=== Directions ===
1. Answer these questions using the passage on Japanese family crests:
(a) In one word, what are the crest patterns described as?
(b) Which two tools does the passage name for creating new patterns?
(c) Where does the passage say you can spot kamons the most nowadays?
2. List every object named in the sentence of the passage on Japanese family crests that begins "The Kamon is the excellent crest".
3. Extend the passage on Japanese family crests with a few sentences that pick up after its final sentence.

=== Passage ===
|---|

What Makes Their Design Outstanding?

Examples of how to design a kamon in various patterns
Examples of how to design a kamon in various patterns

The Japanese family crest patterns can be described in a word – an arc.

Just like we find the pattern created based on the golden ratio, Japanese family crest patterns impress us with the unique and sophisticated arcs.

How to Draw Kamon
The instructions how to divide a circle in various ways in “Heian Monkan”.

The Design Process

As we have seen the characteristics of the Japanese family crest, the design concept is to eliminate lines and patterns thoroughly and leaves only the ones which have a meaning.

The chosen lines are truly simple, but that doesn’t mean they are primitive. They are exquisite and produce highly sophisticated patterns.

We can explain why the tradition flourished in the Edo period since they are easy to identify. For those who run the business, the logo is very important for customers to recognize even they don’t read the words.

The technology brought a new inspiration.

They create new patterns with old and new tools. The traditional bamboo compass and Illustrator on Mac ensure their design to be beautiful, innovative, and cool. Ever since they adopted Illustrator as their design tool, it’s been a great tool to stimulate their minds and create brand-new patterns.


Shoryu came up with the new, original method since he couldn’t draw the Bézier Curve himself.
He had no problem to adapt himself with Illustrator since he’s used to drawing designs with arcs by freehand.

He creates new designs with them and the mandala created by arcs, any lines, and patterns which don’t have existing value is strictly eliminated.

Kamon data of 鯉水 - Koimizu - Carp with Water
Kamon data of 鯉水 – Koimizu – Carp with Water
Kamon data, Gundam
The Gundam drawn with arcs on Illustrator

Not all traditions can survive in the course of time, but always innovative artists find their way to keep their works alive. Their canvas is not only on the kimono, but anything you can think of putting the crest on.

We truly believe the living tradition is innovation.

The Kamon is the excellent crest which tells its attribute clearly on any medium so that it can be on a bag, tableware, tiles, doormat, tapestry… Anything you can think of. By creating new kamons and putting them on the new medium, this tradition lives on.

Just like the western coat of arms has multiplied its numbers according to the change of interests, trend, and fashion, Japanese family crests have grown its numbers and found its new medium.

Where You See Kamon Today

So where can we see real kamons today? Except for the chances we go to say special Japanese occasions such as a wedding party or a funeral, we don’t have a chance to see the kamons on kimono. But kimono is not the only medium we can see the kamons as we’ve seen.

In town, you can find various kamons at the shrines and temples, old shops and stores which, at least lasted some decades or even some hundreds of years.

Nowadays, the place you can spot the kamons the most is a graveyard. It is like a trade fair of the kamons and you’ll be amazed at their varieties.

The Kamons in the Graveyard

So-called the kamon culture on the kimono is dying down due to the abolition of the family system and the encouragement of western-style outfit, however, which opened up the new opportunities and fields to put the kamons on.

You take a look at each Kamon pattern and you find each meaning, fun facts or history. They can take you the journey back to old times with family lineage.

|---|

=== Data ===

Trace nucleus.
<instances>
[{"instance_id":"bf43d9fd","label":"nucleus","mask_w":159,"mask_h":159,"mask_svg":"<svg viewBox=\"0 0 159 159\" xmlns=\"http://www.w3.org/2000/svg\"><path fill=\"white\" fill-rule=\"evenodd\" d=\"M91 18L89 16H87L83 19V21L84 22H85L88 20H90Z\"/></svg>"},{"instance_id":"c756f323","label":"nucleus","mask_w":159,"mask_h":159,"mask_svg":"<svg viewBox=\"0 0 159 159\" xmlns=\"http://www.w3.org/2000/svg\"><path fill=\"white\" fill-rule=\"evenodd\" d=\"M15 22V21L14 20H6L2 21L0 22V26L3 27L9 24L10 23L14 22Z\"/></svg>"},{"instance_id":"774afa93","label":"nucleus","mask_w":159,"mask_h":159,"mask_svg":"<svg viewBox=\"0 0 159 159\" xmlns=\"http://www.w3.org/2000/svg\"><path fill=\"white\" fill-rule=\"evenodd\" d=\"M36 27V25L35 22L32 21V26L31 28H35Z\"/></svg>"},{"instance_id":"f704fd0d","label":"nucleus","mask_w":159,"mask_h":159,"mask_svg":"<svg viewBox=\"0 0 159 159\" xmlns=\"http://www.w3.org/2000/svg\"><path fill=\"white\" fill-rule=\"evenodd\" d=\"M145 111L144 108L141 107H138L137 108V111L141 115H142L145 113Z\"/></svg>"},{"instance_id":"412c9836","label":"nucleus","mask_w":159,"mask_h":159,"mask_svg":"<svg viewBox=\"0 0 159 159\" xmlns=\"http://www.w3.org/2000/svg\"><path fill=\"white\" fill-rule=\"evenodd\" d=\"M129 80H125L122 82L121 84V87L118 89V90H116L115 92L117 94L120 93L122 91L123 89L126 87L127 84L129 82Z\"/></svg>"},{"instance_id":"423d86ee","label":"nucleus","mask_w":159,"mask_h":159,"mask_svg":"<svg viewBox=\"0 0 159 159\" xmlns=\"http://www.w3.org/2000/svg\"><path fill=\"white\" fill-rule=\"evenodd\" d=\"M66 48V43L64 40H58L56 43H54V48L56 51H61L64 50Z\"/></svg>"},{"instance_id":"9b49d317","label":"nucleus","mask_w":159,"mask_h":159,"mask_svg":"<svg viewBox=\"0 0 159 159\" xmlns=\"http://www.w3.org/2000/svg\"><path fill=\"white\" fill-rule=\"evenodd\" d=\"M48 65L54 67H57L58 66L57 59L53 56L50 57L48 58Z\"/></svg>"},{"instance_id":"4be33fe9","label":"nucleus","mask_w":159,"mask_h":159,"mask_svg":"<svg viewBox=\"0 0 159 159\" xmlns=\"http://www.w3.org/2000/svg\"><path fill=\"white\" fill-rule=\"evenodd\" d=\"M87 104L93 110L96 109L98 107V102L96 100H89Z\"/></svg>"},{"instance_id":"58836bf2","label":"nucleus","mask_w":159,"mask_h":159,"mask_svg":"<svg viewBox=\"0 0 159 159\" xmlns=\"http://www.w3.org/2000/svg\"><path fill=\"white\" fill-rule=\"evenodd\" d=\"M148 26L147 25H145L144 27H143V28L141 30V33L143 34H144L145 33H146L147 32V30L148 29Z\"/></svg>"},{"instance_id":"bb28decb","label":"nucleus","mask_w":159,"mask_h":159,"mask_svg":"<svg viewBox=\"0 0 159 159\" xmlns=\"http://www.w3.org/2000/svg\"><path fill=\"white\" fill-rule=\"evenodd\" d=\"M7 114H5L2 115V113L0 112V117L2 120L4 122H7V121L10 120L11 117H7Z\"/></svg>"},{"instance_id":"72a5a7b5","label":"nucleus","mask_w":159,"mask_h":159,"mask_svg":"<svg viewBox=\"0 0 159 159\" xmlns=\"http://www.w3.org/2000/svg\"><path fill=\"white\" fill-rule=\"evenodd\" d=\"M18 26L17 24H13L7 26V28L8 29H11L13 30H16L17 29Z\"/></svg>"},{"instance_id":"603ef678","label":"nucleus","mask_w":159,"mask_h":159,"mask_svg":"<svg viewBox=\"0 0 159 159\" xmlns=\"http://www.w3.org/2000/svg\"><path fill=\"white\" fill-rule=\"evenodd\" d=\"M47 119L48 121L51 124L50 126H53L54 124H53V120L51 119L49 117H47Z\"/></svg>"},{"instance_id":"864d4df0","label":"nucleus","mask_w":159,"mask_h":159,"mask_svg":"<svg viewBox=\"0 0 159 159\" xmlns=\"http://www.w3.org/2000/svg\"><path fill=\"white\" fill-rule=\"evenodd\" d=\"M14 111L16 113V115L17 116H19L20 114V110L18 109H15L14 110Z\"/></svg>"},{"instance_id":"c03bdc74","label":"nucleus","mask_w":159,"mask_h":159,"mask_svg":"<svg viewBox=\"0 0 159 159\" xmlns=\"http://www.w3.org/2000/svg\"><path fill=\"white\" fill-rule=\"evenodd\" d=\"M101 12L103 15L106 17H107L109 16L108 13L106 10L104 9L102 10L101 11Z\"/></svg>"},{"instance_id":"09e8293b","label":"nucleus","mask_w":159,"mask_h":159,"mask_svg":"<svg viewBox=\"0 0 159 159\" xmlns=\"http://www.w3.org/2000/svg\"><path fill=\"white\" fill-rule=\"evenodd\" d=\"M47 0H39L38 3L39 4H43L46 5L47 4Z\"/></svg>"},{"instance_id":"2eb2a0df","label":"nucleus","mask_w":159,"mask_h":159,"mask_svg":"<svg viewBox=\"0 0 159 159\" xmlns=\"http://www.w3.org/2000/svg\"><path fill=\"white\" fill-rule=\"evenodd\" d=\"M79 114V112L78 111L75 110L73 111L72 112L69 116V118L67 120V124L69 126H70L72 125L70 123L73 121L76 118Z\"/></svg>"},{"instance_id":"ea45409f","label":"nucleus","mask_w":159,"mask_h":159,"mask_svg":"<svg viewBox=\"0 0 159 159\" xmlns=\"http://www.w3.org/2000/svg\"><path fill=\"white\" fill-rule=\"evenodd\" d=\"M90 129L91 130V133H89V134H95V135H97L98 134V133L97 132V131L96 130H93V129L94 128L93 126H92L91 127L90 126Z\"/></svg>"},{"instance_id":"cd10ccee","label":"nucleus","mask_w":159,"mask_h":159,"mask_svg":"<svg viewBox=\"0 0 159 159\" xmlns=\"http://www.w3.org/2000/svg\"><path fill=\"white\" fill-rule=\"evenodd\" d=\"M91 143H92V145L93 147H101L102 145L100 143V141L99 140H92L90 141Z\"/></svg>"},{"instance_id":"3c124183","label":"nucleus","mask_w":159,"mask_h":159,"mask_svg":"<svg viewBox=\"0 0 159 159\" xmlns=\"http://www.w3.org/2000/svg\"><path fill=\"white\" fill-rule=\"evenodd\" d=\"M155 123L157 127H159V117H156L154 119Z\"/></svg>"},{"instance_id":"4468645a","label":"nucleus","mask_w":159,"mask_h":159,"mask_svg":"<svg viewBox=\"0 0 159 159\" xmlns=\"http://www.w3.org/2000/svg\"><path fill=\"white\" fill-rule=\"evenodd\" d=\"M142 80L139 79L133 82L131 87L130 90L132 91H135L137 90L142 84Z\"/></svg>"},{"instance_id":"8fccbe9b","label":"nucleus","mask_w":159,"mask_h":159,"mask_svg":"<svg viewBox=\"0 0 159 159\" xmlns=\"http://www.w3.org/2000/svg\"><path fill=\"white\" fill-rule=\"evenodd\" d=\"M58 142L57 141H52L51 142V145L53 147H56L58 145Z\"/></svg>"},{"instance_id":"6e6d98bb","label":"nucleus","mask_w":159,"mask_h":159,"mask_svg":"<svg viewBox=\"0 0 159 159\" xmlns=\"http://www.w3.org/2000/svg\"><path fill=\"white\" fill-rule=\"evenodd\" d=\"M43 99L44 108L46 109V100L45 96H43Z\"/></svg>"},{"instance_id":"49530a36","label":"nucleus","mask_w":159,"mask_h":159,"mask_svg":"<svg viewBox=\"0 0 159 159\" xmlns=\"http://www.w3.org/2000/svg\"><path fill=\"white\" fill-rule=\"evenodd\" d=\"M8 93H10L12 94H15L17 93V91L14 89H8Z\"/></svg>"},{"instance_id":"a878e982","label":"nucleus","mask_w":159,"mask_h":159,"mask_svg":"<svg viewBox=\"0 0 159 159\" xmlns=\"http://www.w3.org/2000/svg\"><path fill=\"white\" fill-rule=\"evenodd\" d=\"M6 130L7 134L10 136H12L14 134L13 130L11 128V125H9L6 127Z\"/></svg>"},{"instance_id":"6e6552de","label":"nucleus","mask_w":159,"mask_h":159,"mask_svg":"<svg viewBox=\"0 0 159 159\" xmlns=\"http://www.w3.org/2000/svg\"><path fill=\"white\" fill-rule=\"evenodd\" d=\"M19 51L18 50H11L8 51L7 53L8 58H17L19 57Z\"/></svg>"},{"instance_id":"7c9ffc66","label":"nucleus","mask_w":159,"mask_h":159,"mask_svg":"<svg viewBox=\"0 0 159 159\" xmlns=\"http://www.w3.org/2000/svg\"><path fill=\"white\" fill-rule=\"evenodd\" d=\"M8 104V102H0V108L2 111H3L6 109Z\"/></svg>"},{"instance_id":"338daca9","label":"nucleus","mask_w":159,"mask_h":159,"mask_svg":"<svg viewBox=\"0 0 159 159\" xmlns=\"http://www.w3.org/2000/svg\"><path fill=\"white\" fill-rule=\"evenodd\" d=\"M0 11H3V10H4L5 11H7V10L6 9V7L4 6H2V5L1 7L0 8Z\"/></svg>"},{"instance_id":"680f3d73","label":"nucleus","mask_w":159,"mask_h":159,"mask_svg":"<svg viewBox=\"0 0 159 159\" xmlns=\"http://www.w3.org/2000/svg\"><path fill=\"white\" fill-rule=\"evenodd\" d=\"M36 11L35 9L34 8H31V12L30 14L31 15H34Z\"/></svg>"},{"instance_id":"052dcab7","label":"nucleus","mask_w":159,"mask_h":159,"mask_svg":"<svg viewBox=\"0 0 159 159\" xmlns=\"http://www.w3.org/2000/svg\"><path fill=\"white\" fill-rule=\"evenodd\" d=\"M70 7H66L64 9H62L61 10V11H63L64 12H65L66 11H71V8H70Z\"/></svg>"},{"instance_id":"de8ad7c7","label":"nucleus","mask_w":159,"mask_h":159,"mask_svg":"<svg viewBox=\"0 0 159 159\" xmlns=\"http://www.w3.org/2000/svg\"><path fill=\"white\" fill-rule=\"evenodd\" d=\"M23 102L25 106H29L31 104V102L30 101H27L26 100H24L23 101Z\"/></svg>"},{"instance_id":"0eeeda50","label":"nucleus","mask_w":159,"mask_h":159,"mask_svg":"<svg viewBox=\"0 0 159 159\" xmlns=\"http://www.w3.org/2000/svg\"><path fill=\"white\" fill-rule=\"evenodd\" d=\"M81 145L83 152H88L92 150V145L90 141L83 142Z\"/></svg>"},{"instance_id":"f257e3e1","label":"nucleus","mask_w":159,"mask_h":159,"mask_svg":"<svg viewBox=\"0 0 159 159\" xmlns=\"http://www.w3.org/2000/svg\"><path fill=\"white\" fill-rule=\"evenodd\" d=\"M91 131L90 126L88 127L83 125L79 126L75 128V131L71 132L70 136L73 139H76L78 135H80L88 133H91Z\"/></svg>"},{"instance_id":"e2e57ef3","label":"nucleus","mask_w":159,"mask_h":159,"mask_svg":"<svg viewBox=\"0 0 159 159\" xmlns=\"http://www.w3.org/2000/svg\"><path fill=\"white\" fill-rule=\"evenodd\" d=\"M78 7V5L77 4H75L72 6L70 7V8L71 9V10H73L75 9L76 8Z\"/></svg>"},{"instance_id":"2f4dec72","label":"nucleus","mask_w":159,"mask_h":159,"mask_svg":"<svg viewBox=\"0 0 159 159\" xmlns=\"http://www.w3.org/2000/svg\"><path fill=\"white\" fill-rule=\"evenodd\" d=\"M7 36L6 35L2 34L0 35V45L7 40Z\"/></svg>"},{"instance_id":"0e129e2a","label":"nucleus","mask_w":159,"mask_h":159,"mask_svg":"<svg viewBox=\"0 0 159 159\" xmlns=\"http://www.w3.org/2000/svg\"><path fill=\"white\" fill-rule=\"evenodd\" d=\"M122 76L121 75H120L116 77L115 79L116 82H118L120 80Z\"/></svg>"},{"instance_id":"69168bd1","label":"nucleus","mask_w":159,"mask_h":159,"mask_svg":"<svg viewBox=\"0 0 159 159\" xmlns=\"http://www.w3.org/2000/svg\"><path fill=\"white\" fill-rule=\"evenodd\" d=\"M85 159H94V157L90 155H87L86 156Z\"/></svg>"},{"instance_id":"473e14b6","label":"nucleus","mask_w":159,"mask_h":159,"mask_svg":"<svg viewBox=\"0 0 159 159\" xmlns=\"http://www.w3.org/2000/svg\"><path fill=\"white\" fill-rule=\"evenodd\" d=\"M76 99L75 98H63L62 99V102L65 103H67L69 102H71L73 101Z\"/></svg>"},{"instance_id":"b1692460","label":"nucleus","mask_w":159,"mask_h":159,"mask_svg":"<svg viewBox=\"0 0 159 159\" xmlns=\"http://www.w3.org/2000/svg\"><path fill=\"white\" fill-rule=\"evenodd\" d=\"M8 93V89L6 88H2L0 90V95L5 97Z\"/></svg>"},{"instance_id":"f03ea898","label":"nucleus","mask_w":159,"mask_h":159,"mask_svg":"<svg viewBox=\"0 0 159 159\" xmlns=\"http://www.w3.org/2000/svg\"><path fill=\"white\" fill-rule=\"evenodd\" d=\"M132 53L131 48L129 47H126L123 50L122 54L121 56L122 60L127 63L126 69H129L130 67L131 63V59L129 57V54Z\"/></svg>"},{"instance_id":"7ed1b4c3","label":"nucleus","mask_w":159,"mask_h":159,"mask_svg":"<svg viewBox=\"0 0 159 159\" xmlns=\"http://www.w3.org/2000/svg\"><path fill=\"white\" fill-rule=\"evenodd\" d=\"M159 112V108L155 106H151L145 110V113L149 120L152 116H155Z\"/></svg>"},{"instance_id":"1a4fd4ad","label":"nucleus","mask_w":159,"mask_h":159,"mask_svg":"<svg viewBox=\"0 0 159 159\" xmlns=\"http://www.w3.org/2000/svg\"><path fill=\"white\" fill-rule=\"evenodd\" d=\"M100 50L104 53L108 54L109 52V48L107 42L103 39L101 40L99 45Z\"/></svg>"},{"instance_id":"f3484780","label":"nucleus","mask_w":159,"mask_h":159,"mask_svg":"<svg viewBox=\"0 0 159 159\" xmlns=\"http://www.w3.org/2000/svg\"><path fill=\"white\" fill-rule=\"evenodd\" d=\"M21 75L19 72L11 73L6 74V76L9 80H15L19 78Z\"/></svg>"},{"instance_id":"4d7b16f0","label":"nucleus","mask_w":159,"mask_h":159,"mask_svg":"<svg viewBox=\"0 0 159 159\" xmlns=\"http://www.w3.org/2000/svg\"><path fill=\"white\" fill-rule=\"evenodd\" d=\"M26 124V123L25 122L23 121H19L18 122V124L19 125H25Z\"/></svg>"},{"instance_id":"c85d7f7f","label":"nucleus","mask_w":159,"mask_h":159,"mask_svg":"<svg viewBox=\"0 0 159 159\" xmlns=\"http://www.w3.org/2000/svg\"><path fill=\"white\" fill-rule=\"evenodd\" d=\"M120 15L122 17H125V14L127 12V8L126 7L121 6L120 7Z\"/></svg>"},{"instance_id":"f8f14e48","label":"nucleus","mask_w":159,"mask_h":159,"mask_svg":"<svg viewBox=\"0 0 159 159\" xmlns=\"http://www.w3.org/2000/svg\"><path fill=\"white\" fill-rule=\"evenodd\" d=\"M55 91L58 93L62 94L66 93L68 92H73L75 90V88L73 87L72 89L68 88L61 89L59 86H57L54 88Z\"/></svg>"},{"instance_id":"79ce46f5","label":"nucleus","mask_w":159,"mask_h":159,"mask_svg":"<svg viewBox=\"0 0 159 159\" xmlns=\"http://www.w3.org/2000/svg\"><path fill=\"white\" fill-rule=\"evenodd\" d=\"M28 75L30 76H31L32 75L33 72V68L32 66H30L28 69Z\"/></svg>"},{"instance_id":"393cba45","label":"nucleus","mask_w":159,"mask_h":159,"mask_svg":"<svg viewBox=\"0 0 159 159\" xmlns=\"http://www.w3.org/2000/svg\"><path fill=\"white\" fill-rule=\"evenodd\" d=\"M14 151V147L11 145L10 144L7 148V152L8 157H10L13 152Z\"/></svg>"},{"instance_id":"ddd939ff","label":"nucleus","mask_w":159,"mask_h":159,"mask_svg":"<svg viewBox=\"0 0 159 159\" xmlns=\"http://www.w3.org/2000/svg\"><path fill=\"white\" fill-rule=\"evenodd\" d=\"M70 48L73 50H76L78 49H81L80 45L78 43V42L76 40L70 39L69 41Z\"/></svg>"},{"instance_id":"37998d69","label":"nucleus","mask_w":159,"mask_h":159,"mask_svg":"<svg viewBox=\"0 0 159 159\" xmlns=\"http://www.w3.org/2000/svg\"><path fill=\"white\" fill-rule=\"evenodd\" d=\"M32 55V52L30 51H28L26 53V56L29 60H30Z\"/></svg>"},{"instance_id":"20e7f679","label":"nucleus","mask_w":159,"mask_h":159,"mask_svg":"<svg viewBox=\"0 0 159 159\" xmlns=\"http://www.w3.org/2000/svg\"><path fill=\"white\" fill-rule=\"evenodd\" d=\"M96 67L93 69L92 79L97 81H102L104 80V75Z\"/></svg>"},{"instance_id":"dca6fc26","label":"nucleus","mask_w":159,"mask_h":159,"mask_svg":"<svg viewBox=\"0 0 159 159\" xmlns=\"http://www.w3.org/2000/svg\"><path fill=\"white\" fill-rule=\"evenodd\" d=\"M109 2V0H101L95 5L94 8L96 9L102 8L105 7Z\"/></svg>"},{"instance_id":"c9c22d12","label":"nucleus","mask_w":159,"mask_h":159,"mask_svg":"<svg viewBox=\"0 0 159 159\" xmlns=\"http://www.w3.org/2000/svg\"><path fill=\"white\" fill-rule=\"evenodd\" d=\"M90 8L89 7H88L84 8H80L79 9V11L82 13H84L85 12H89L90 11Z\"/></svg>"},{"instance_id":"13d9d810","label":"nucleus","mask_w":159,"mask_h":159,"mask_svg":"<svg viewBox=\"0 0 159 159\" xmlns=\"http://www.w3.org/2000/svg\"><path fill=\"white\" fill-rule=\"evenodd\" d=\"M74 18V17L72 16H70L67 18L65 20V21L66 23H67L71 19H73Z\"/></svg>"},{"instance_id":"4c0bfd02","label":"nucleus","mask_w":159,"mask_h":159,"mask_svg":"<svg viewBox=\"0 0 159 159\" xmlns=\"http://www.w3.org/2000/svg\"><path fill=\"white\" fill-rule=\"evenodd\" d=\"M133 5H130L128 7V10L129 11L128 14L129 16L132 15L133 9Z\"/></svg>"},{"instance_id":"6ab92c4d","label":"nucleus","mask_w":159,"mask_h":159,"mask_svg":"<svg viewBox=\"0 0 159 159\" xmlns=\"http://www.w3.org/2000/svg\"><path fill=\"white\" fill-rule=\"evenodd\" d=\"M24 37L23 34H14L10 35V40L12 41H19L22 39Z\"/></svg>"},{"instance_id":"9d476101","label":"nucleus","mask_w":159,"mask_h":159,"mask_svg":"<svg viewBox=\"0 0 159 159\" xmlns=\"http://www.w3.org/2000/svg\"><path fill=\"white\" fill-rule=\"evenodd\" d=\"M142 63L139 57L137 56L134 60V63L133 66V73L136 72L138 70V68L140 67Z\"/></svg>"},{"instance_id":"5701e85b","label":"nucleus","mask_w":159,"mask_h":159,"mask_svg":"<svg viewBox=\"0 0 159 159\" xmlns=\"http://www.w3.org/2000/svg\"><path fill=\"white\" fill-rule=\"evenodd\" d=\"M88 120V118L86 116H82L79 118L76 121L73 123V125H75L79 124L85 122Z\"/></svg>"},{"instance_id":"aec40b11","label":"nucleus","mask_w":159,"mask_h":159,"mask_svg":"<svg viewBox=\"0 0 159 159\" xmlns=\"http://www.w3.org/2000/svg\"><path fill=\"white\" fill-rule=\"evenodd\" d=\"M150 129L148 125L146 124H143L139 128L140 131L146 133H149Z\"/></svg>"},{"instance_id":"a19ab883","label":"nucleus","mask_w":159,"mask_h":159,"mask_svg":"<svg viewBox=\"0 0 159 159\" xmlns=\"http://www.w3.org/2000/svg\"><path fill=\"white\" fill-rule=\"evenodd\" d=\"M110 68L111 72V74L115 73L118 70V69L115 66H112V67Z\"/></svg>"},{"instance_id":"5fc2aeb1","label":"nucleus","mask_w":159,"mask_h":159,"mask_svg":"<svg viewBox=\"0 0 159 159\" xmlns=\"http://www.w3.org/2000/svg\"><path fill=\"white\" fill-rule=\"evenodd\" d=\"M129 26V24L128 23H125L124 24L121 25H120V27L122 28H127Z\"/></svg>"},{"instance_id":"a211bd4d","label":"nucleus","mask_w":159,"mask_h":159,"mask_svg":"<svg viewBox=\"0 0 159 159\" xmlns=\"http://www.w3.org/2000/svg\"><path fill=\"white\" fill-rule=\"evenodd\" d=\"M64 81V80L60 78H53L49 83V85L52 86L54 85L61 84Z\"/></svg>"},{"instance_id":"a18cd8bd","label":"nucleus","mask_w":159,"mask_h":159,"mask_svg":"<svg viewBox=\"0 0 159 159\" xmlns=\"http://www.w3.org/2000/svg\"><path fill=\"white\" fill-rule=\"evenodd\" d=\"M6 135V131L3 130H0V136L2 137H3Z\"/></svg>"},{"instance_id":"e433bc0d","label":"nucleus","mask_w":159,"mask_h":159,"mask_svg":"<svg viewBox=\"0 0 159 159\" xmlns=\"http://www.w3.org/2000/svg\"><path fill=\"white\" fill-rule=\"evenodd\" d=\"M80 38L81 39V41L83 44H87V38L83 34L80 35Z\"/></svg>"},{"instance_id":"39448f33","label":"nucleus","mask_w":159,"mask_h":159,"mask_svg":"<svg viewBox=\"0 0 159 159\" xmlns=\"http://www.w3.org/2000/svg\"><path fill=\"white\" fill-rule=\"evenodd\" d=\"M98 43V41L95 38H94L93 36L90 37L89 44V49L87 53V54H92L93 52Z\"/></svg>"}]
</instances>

|---|

=== Answers in order ===
1.
(a) An arc.
(b) The traditional bamboo compass and Illustrator on Mac.
(c) A graveyard.

2. bag, tableware, tiles, doormat, tapestry

3.
Collaboration Is the Key – Go with the Flow

Kamon weather forecast
“QM weather. ” The Kamon weather forecasting device, probability? Don’t rely on it too much!

Collaboration opened up the new doors.

Ever since they were asked to create a logo for the company, their field of work is broadening.

Their list of collaborators are expanding in numbers and in varieties. For example, their huge work completed with 13,200 rivets brought them a new collaborator, FURLA, the Italian luxury company which is famous for their bag lines. They are flexible to work with any maker or individuals to satisfy their needs and wants in the design.

The future of the Kamon lies exactly in that, collaboration.

Kyogen’s Works

Gassai-bukuro, Small purse with Crystal Kamon
Gassai-bukuro, Small purse with Crystal Kamon
FURLA, HATOBA bag collection
FURLA x HATOBA bag collection

Clearly, the excellent and avant-garde Kamon artisans were someone who was willing to try new ideas to satisfy customers. Perhaps, the tradition lives, not to limit or restrict anything, but to enrich our lives.

Monbyobu, Japanese family crests folding screen
Monbyobu, Japanese family crests folding screen

Numerous designers have worked with them because they thought design/pattern they create can bring something new or valuable to their product. Not a few individuals asked them to create the new family crest to start their own crest history.

The Lineage Starts with You – Kamon

You don’t have Japanese blood so you can’t have the Kamon? That’s wrong. You can start your family crest history with a newly designed Kamon by you.

They are willing to work with you to have your own family crest based on your preferences like you want to use a bird pattern to express liberty or some traditional pattern to create your own one.

A Glass with moons
“家月 – Kamoon” The glass with the moon patterns which shoes the waxing and the waning of the moon

These sophisticated patterns with historic weight have endless possibilities to enrich your life. Let’s see what the powerful energy of the Kamon can add to our lives!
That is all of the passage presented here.